I don’t remember the decor at the Chinese place (probably minimal), but the Italian place had an impressive painting of what I recall as the Bay of Naples, with Mount Vesuvius in the background.

The madeleine moment. The Amazing Wok’s mixed seafood with tofu soup — shrimp, fish fillet, and crab meat [and calamari tentacles] in a thickened chicken broth with soft bean curd and white egg drop — which I immediately recognized as simple egg drop soup that has moved from a rural village to a seaside metropolis. From Wikipedia:

Egg drop soup, also known as egg flower soup, (Chinese: 蛋花湯) is a Chinese soup of wispy beaten eggs in chicken broth. Condiments such as black or white pepper, and finely chopped scallions and tofu, are commonly added to the soup. The soup is made by adding a thin stream of beaten eggs to the boiling broth in the final moments of cooking, creating thin, silken strands or flakes of cooked egg that float in the soup.

And that took me back to the Saturday Chinese lunches. And then along S. 6th St. for the enchantment of the Bay of Naples and the solid pleasure of spaghetti and meatballs (which I am, by the way, still fond of, though with more interesting pasta (like rotini), much richer marinara sauce, and better-grade meat).

Cuisines. From Wikipedia:

American Chinese cuisine, also known as Sino–American cuisine, is a style of Chinese cuisine developed by Chinese Americans. The dishes served in North American Chinese restaurants are modified to suit customers’ tastes and are often quite different from styles common in China. By the late 20th century, it was recognized as one of the many regional styles of Chinese cuisine.

And also from Wikipedia:

Italian-American cuisine (Italian: cucina italoamericana) is a style of Italian cuisine adapted throughout the United States. Italian-American food has been shaped throughout history by various waves of immigrants and their descendants

From that entry, on spaghetti and meatballs:

A dish based on Neapolitan festival dishes involving much smaller meatballs as well as other ingredients, iconic in the United States. The dish as served in the United States is unknown in Italy. Meatballs (Italian: polpette) are not served on top of pasta in Italy.

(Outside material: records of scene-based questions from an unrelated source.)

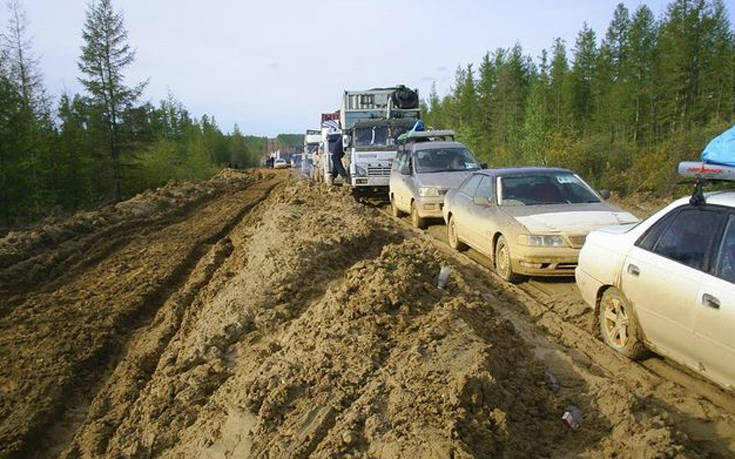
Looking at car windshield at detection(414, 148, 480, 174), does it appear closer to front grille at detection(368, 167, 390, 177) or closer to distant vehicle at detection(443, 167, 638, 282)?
distant vehicle at detection(443, 167, 638, 282)

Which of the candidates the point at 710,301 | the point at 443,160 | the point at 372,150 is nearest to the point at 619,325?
the point at 710,301

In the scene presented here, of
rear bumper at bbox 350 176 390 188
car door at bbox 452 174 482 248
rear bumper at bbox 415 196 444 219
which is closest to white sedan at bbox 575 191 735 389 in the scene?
car door at bbox 452 174 482 248

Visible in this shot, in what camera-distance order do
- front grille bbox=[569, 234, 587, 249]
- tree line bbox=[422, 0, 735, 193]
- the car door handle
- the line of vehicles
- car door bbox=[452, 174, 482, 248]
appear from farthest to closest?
tree line bbox=[422, 0, 735, 193]
car door bbox=[452, 174, 482, 248]
front grille bbox=[569, 234, 587, 249]
the line of vehicles
the car door handle

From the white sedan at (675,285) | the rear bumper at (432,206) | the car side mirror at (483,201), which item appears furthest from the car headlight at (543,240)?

The Bay of Naples. The visual madeleine. From Wikipedia:

The Gulf of Naples (Italian: Golfo di Napoli), also called the Bay of Naples, is a roughly 15-kilometer-wide (9.3 mi) gulf located along the south-western coast of Italy … It opens to the west into the Mediterranean Sea. It is bordered on the north by the cities of Naples and Pozzuoli, on the east by Mount Vesuvius, and on the south by the Sorrento Peninsula and the main town of the peninsula, Sorrento.


(photo from Sightseeing Tours Italy site)

… The islands of Capri, Ischia and Procida are located in the Gulf of Naples. The area is a tourist destination, with the seaside Roman ruins of Pompeii and Herculaneum at the foot of Mount Vesuvius (destroyed in the AD 79 eruption of Vesuvius), along the north coast.

 

2 Responses to “American Chinese and Italian-American”

  1. Robert Coren Says:

    My family had similar Chinese-American meals in New York City when I was a child, but hot and sour soup in 1950 strikes me as improbable; I can’t recall encountering it until the late ’60s/early ’70s, when Szechuan cuisine started appearing (in the Boston area, at least) as an alternative to the standard (Americanized) Cantonese.

    • arnold zwicky Says:

      The thing about memories is that they’re constantly being reshaped by later experiences; sometimes this produces entirely fabricated memories, but very often it mixes more or less accurate memories from different times. My recollection of hot and sour soup is vivid, but as you note, it surely can’t be from ca. 1950 in Reading, but no doubt is from the Boston area in the early 60s.